Segment Start: MATERIALS PROVIDED
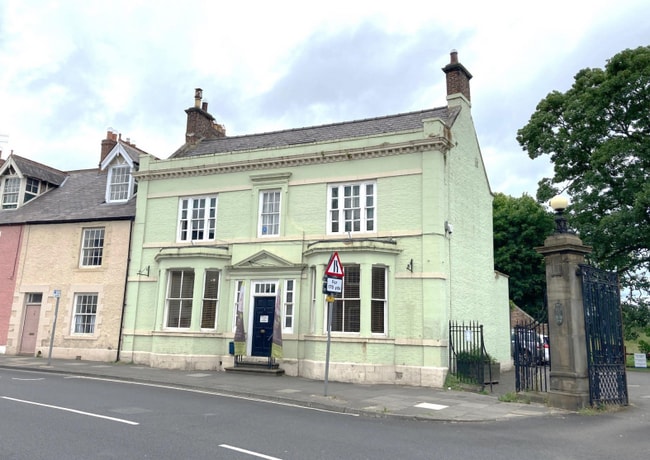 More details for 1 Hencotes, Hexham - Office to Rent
Segment End: MATERIALS PROVIDED
Segment Start: MATERIALS PROVIDED
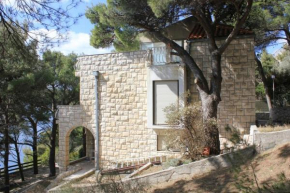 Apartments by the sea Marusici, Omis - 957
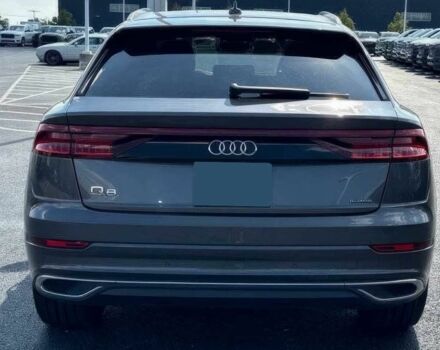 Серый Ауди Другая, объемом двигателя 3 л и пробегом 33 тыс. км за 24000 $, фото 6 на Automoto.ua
Segment End: MATERIALS PROVIDED
Segment Start: MATERIALS PROVIDED
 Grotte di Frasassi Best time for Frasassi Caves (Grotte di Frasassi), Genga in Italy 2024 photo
Segment End: MATERIALS PROVIDED
▶ [PROBLEM TO WORK ON]
Would you copy, word for word, only the lines above from the one containing "Apartments by the sea Marusici, Omis - 957" through the one containing "Серый Ауди Другая, объемом", both included, and please leave out the pictures?

▶ [SOLUTION TO THE EXERCISE]
 Apartments by the sea Marusici, Omis - 957
 Серый Ауди Другая, объемом двигателя 3 л и пробегом 33 тыс. км за 24000 $, фото 6 на Automoto.ua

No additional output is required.